La Compagnie PLM s’intéressa à ce dossier et après de lourds travaux pour ne plus utiliser les plans inclinés (comme celui d’Ivry), la nouvelle ligne Epinac – Dijon fût ouverte le 1 juin 1905.

Avec 6 trains par jour (3 dans chaque sens) et malgré la lenteur  (particulièrement dans les montées) et le nombre de gares (17 gares entre Dijon et Epinac sur 65 km), ce chemin de fer rendit de grands services et ouvrit la circulation des villages qui, auparavant, devaient parcourir de longues distances pour atteindre les gares.

Cette ligne fonctionna durant 35 ans, de 1905 à 1940. 

2/  Les routes et chemins

Les croisements des vieux chemins ont déterminé le site du village ancien et celui du château, l’extension du village a été fonction de la grande route reliant Paris à Lyon, une des principales routes de Bourgogne et de France.

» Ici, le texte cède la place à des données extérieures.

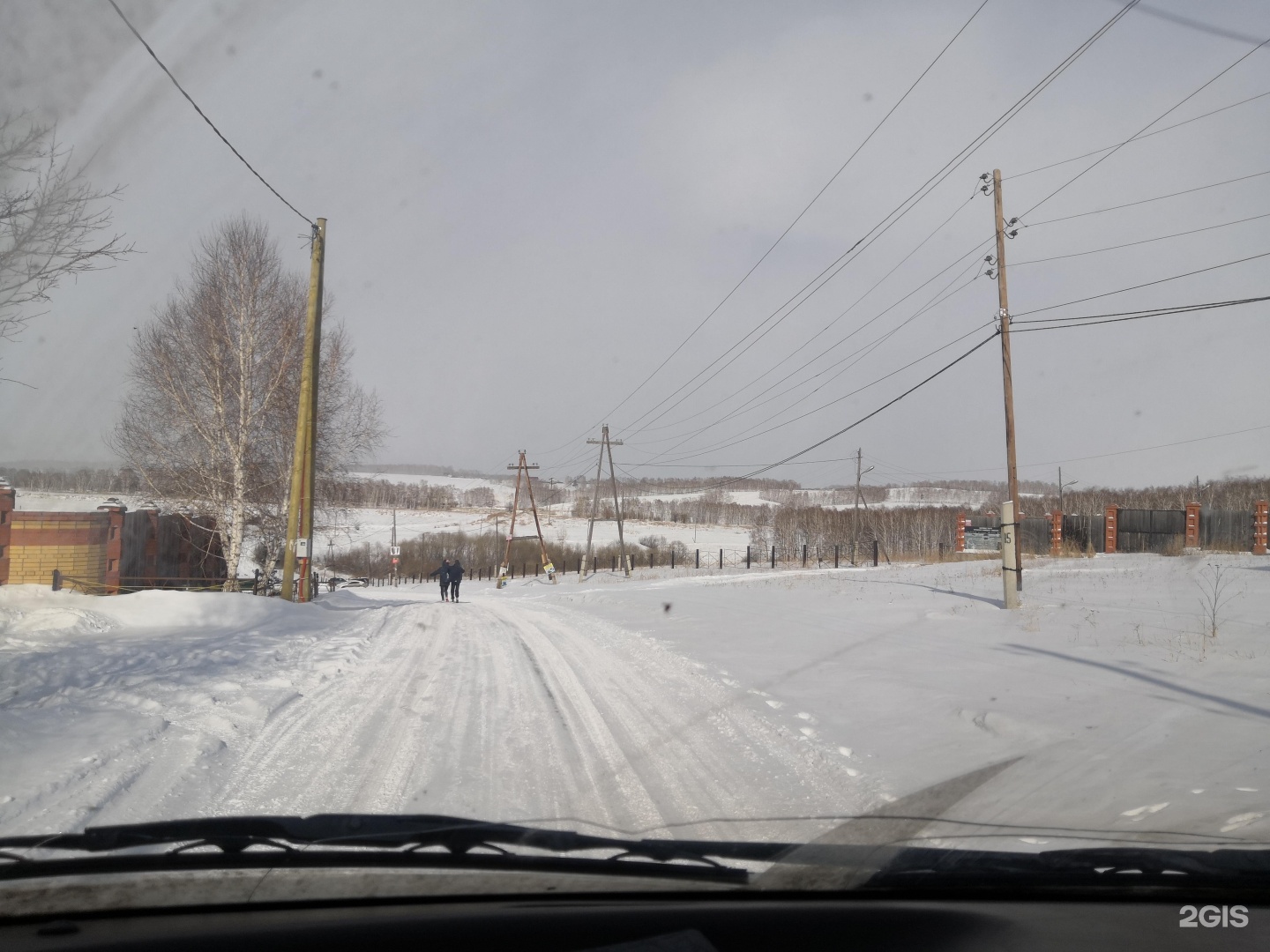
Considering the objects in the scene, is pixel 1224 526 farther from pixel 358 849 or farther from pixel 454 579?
pixel 358 849

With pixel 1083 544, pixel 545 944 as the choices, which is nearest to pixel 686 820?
pixel 545 944

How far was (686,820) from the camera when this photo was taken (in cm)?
473

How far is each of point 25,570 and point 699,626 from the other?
1452 cm

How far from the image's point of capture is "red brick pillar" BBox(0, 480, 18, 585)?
1503 centimetres

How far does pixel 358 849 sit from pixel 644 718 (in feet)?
15.7

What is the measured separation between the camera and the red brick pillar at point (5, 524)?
15031 millimetres

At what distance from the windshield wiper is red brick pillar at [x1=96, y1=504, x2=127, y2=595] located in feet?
74.0

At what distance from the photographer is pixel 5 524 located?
53.4 ft

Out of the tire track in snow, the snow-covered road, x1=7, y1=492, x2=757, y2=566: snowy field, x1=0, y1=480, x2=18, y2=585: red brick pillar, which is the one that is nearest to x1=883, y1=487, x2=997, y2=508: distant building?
x1=7, y1=492, x2=757, y2=566: snowy field

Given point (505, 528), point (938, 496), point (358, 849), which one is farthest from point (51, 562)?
point (938, 496)

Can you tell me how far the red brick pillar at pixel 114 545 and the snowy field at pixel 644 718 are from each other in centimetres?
1046

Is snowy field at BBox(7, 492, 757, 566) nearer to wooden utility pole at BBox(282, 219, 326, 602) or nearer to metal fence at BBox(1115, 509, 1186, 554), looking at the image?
wooden utility pole at BBox(282, 219, 326, 602)

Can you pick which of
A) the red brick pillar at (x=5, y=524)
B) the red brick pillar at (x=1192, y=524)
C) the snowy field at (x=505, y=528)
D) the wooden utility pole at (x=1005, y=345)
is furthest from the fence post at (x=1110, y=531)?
the red brick pillar at (x=5, y=524)

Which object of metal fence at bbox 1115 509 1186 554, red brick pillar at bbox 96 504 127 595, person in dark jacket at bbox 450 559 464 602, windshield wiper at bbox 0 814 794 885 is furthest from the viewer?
metal fence at bbox 1115 509 1186 554
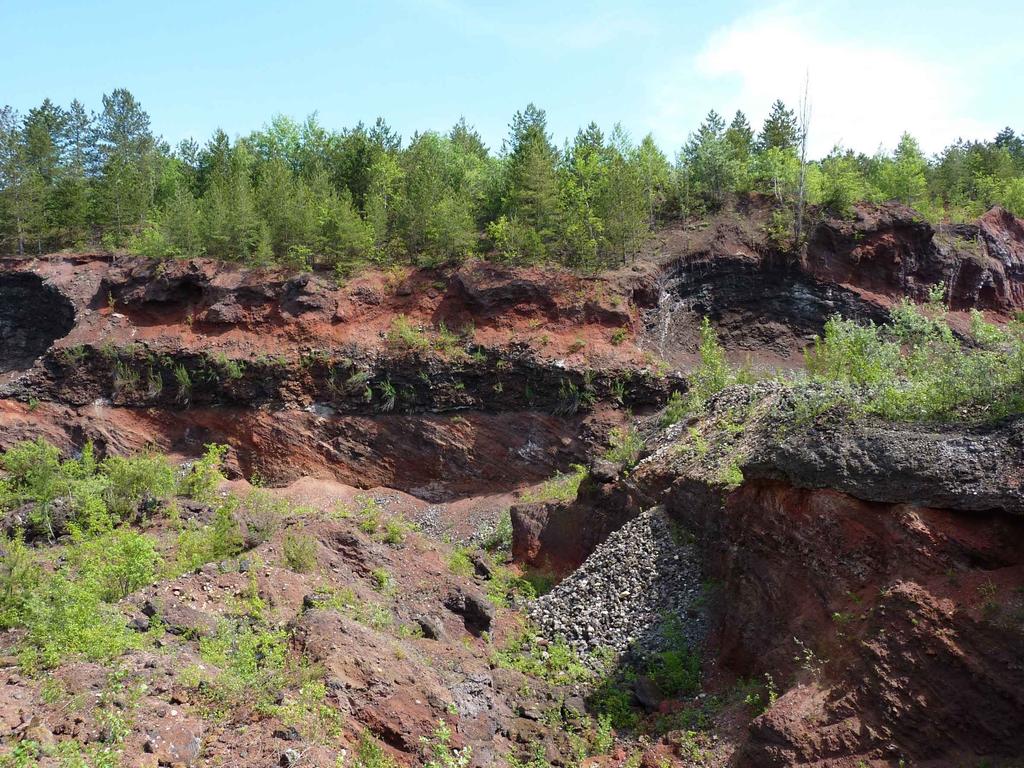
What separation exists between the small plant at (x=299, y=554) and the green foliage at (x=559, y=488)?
7.60 metres

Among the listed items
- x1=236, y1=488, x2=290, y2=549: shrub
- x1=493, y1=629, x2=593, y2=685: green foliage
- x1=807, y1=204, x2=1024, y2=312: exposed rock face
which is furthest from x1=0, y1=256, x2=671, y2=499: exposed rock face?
x1=493, y1=629, x2=593, y2=685: green foliage

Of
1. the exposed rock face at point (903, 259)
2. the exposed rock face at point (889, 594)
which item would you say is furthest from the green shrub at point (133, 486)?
the exposed rock face at point (903, 259)

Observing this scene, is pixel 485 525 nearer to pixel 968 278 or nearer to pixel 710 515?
pixel 710 515

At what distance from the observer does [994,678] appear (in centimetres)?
865

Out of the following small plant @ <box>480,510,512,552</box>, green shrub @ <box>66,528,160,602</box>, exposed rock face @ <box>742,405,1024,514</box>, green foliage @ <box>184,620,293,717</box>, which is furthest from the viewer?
small plant @ <box>480,510,512,552</box>

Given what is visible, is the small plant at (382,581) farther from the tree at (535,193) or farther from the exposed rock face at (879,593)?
the tree at (535,193)

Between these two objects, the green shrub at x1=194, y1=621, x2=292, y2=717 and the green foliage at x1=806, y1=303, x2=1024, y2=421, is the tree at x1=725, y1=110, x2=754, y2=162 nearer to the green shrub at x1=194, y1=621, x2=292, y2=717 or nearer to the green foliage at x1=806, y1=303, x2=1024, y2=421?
the green foliage at x1=806, y1=303, x2=1024, y2=421

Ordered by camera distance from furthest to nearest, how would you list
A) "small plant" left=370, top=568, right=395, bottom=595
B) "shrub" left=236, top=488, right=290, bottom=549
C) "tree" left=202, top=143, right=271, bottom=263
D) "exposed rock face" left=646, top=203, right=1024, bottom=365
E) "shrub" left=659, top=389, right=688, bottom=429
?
"exposed rock face" left=646, top=203, right=1024, bottom=365 → "tree" left=202, top=143, right=271, bottom=263 → "shrub" left=659, top=389, right=688, bottom=429 → "small plant" left=370, top=568, right=395, bottom=595 → "shrub" left=236, top=488, right=290, bottom=549

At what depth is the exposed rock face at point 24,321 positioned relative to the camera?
29.5m

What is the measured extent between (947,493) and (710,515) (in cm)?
484

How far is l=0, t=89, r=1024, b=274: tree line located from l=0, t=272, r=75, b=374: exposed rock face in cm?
250

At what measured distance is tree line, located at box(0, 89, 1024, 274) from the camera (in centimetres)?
2755

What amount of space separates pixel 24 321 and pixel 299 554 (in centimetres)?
2325

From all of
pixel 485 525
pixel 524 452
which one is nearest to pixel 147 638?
pixel 485 525
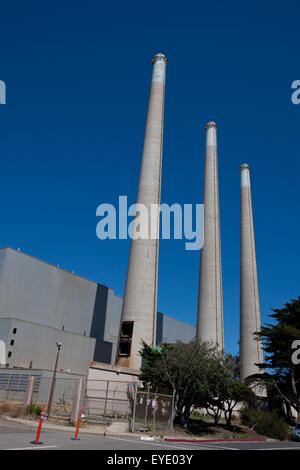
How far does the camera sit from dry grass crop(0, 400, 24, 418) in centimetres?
2552

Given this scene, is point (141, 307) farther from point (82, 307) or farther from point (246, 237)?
point (246, 237)

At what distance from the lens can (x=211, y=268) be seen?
198 ft

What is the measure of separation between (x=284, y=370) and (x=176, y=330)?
47764 millimetres

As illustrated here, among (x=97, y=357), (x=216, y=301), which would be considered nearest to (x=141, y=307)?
(x=216, y=301)

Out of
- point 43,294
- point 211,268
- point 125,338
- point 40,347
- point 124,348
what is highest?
point 211,268

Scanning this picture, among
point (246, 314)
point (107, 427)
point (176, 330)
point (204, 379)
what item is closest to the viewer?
point (107, 427)

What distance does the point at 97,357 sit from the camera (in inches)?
2451

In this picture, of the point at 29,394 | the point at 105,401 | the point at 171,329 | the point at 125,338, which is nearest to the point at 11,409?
the point at 29,394

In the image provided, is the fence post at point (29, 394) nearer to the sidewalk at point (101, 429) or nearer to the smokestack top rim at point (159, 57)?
the sidewalk at point (101, 429)

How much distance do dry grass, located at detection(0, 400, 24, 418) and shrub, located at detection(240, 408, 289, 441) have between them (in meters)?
21.0

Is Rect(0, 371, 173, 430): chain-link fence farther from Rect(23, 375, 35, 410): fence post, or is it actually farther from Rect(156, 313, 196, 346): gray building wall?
Rect(156, 313, 196, 346): gray building wall

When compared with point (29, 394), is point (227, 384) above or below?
above

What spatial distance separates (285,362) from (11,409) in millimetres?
28680

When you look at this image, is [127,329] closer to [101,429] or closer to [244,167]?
[101,429]
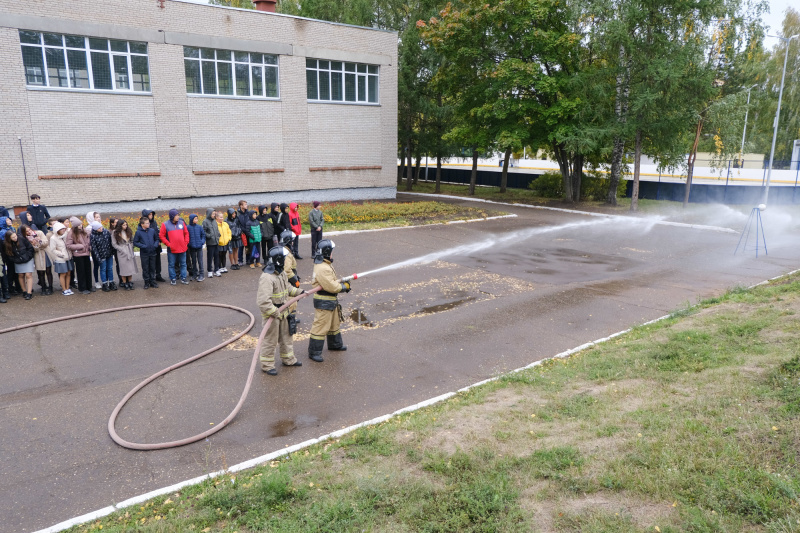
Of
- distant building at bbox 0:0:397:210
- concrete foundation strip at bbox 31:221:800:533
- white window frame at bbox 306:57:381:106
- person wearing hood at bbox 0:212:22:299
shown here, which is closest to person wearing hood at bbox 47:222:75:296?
person wearing hood at bbox 0:212:22:299

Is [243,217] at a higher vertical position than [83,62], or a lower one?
lower

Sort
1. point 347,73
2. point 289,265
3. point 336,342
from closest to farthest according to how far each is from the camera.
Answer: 1. point 336,342
2. point 289,265
3. point 347,73

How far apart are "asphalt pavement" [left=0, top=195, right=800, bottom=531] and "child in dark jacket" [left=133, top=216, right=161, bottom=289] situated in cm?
40

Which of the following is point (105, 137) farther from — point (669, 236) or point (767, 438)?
point (767, 438)

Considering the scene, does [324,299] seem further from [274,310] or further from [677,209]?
[677,209]

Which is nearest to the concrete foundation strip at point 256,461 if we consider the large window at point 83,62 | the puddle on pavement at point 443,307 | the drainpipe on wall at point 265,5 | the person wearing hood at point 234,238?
the puddle on pavement at point 443,307

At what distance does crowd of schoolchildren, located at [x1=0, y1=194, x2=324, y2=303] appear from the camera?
12.1m

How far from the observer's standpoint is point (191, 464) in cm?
604

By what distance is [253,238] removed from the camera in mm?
15172

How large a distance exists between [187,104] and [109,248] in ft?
50.1

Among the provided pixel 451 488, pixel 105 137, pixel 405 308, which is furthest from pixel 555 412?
pixel 105 137

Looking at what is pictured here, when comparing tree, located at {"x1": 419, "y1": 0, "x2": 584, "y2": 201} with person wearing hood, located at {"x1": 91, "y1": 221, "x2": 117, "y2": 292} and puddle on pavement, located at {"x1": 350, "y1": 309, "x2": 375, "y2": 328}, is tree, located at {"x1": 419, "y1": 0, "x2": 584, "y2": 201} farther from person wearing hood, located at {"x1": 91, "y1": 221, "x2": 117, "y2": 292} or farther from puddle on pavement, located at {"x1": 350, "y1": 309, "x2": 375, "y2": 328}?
person wearing hood, located at {"x1": 91, "y1": 221, "x2": 117, "y2": 292}

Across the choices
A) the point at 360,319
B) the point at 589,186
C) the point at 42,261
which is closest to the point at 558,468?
the point at 360,319

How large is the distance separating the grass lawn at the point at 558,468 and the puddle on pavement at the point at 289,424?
68cm
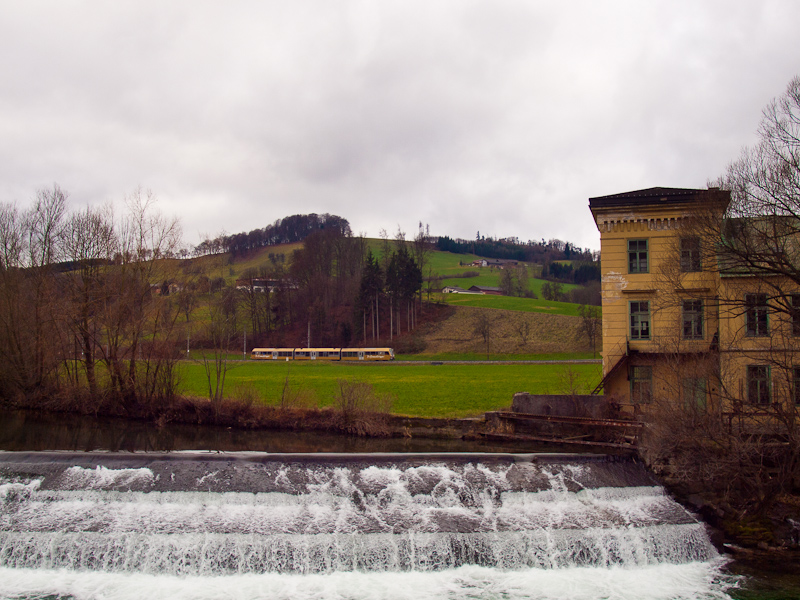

C’est vers la fin du 17ème siècle que la rectification de la route entraîna le développement d’Ivry. Tout au long de la montée d’Ivry s’édifièrent des maisons nouvelles avec cour à double portail (on entrait par l’un et l’on sortait par l’autre, pour éviter la difficulté de faire tourner sur place les attelages). Dans le même temps,  le nombre des aubergistes augmentait ainsi que celui des artisans de la route (maréchaux-ferrants, charrons, etc).

La population d’Ivry augmenta rapidement. Cette activité se soutint tout au long du 18ème siècle et jusqu’au milieu du 19ème siècle où la concurrence du chemin de fer fut fatale à la route.

Ce furent alors les chemins vicinaux et départementaux,  les voies secondaires d’accès aux gares qui se développèrent vers Nolay, Bligny, Epinac et Beaune.

Cet état d’abandon  de la grande route dura jusque vers 1900 où l’automobile fit son apparition. On connaît le développement rapide que prît ce nouveau moyen de transport et la route connut de nouveau un trafic intense amenant une usure plus rapide de la chaussée.

Mais l’intensité de la circulation et la vitesse accrue incita le service des Ponts et Chaussées à détourner la route des agglomérations. C’est ainsi - alors qu’Ivry voyait passer plusieurs milliers de voiture et de camions par jour - que la route fut déviée et aborda le versant par une pente plus régulière.